Text section>

Mining the Past, the Silvermines Historical Society's journal is now on sale
Silvermines Historical Society has launched the 11th edition of its journal Mining The Past.
The launch was carried out by local journalist and history buff Simon O’Duffy.
Appropriately enough, the journal opens with a chapter on mining.
In Sinking the Knight Shaft, Denis Gleeson transports the reader back to the early 1960s, when north Tipperary was plagued with high unemployment, low paid jobs and emigration.
This changed in 1968 with the opening of the Mogul mine, an operation that gave employment to more than 500 people, for whom the wage bill over a 14-year period amounted to some £33m pounds.
At its centre was the Knight Shaft, named after HW Knight of Consolidated Mogul, Canada.
The operation was not without its setbacks, most tragically of course being the death of five miners who worked at Mogul.
Billy Feehily writes of times past inspired by the discovery of a rock in a land reclamation project around 20 years ago. The rock was carved with the names of his uncle Nicholas, and cousin Nicholas Gleeson from Roscrea, in that auspicious year of 1920. It now stands as a feature in the author’s front garden.

Provided records>
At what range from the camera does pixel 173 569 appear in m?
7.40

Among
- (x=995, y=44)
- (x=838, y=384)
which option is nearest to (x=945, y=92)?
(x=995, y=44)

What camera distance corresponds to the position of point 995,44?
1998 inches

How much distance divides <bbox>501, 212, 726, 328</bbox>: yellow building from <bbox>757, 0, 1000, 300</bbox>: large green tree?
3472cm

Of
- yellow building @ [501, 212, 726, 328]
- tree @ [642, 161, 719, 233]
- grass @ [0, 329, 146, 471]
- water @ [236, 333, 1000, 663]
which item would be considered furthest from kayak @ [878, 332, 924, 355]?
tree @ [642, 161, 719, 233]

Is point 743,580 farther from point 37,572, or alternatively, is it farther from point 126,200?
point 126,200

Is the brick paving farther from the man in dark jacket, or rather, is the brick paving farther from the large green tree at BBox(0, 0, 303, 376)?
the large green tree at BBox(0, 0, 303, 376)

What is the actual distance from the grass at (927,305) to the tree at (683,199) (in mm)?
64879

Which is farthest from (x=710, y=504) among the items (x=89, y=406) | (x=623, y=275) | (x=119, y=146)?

Exercise directions> Please set down, word for word, the passage of the article on the Silvermines journal starting with "In Sinking the" and going on through "worked at Mogul.".

Solution for this task>
In Sinking the Knight Shaft, Denis Gleeson transports the reader back to the early 1960s, when north Tipperary was plagued with high unemployment, low paid jobs and emigration.
This changed in 1968 with the opening of the Mogul mine, an operation that gave employment to more than 500 people, for whom the wage bill over a 14-year period amounted to some £33m pounds.
At its centre was the Knight Shaft, named after HW Knight of Consolidated Mogul, Canada.
The operation was not without its setbacks, most tragically of course being the death of five miners who worked at Mogul.